Avoiding Foreclosure You do have some
options but they will depend on your financial situation. If your problems are
only temporary then do consider these options before having to face
repossession and all that comes with it. However if you see no improvements in
your financial situation then repossession may be your only alternative.
- When a short-term drop in income or increase in
expenses leads to the missing of several payments but results in a return to
the previous ability to pay, a partial reinstatement plan can be set up. This
allows the payer to resume regular payments when it is possible while making up
the missed payments in smaller payments over the course of a specific amount of
time. Another alternative is short-term forbearance which can suspend as many
as three payments or reduce payments for as many as six months.
- As in the partial reinstatement plan, a repayment
plan allows the missed or reduced payments to be made up while resuming the
full payments. When necessary, forbearance can be put on a long-term basis
stretching between four to twelve months. When needed, forbearance can take the
pressure off and result in avoiding foreclosure. If the income loss is
permanent, modifications can be made to the loan agreement. The loan period can
be extended for lower payments or interest can be renegotiated. Sometimes the
FHA will pay the money for missed or late payments to bring the loan up to date
and arrange for repayments after the home is sold or the mortgage is paid off.
Successfully avoiding foreclosure is best for everyone involved.

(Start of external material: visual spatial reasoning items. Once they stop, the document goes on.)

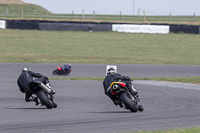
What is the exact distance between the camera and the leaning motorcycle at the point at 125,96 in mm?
10867

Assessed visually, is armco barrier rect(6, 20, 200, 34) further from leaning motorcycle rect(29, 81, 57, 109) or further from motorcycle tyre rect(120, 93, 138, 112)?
motorcycle tyre rect(120, 93, 138, 112)

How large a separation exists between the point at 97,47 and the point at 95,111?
80.9 feet

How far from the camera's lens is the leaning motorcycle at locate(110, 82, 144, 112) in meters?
10.9

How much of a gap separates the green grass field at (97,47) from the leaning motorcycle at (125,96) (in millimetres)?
17891

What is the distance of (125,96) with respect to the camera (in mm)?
10922

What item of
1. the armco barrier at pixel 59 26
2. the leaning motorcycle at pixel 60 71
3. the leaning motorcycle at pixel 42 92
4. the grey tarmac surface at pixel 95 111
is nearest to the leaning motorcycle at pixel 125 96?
the grey tarmac surface at pixel 95 111

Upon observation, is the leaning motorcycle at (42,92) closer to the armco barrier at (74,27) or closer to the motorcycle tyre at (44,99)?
the motorcycle tyre at (44,99)

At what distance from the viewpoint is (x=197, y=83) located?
738 inches

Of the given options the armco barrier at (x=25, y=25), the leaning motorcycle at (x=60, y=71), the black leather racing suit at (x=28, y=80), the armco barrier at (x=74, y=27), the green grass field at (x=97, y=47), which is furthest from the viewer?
the armco barrier at (x=74, y=27)

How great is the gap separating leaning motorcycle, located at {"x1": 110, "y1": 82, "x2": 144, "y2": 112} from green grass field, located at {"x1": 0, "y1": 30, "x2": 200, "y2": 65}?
17891 mm

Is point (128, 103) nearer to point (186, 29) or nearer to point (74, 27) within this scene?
point (186, 29)

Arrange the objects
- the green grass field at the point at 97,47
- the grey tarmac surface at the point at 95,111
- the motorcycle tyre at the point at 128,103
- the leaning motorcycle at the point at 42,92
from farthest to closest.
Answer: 1. the green grass field at the point at 97,47
2. the leaning motorcycle at the point at 42,92
3. the motorcycle tyre at the point at 128,103
4. the grey tarmac surface at the point at 95,111

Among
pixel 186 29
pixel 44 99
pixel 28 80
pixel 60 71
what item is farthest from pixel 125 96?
pixel 186 29

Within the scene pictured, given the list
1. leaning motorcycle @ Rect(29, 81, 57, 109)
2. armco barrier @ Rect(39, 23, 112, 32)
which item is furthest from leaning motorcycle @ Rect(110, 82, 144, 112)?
armco barrier @ Rect(39, 23, 112, 32)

- Another alternative to bank repossession is a
stop foreclosure loan. This can be done if you are not in a very bad financial
position, but need a break with your monthly payments. With this loan you will
pay off your first loan and start a new one. If you have been paying your house
payments for a little while, this could work in your favor. Because the
principle will be smaller it will make the monthly payments less. This will
certainly ease your financial situation and allow you to get back in
control.
Bank foreclosure means that you have defaulted in
your monthly payments and the bank has given you a notice that unless you can
come up with the money owed they will repossess your home. However do not panic
but understand what your options are. As soon as possible go and talk to your
lender and be honest and up front about your financial position. They will be
happy to work with you, as they do not want to be stuck with a repossessed
house.
What are your options, when faced with bank
repossession of your home?
- You can do what is termed as a pre foreclosure
loan. This is when you find an investor to pay off your present loan and take
over the title of your home. This can be a family member or an agent interested
in selling your home for monetary gain. If it is an agent they will sometimes
pay you a little more and you will make a marginal profit. In this way you will
both win. You will save your home from being repossessed and the agent has made
a nice profit. Of course the agent will come out better monetary wise. The
lender is happy because he got back his money and will not be stuck with a
repossessed house to auction.
Keep in mind that the bank does not want to
foreclose on your property any more than you do, because they stand to lose
money. When your house goes up for auction, the lender will be lucky if they
can get their investment back, as houses go very cheap. Mortgage lenders lose
an average of nearly $60,000 on every foreclosure, and most lenders are both
motivated and experienced in arranging repayment plans to assist in avoiding
foreclosure. As soon as a homeowner realizes that there is going to be a
problem in making payments, he should contact the lender and explain. If
necessary, a third party can negotiate on behalf of the borrower.
Everyone loves a bargain, even if it is at someone
else's expense. Take advantage of this situation and after you miss a couple of
payments talk to your lender about lowering the monthly payment. They may very
likely work with you so they can protect their investment.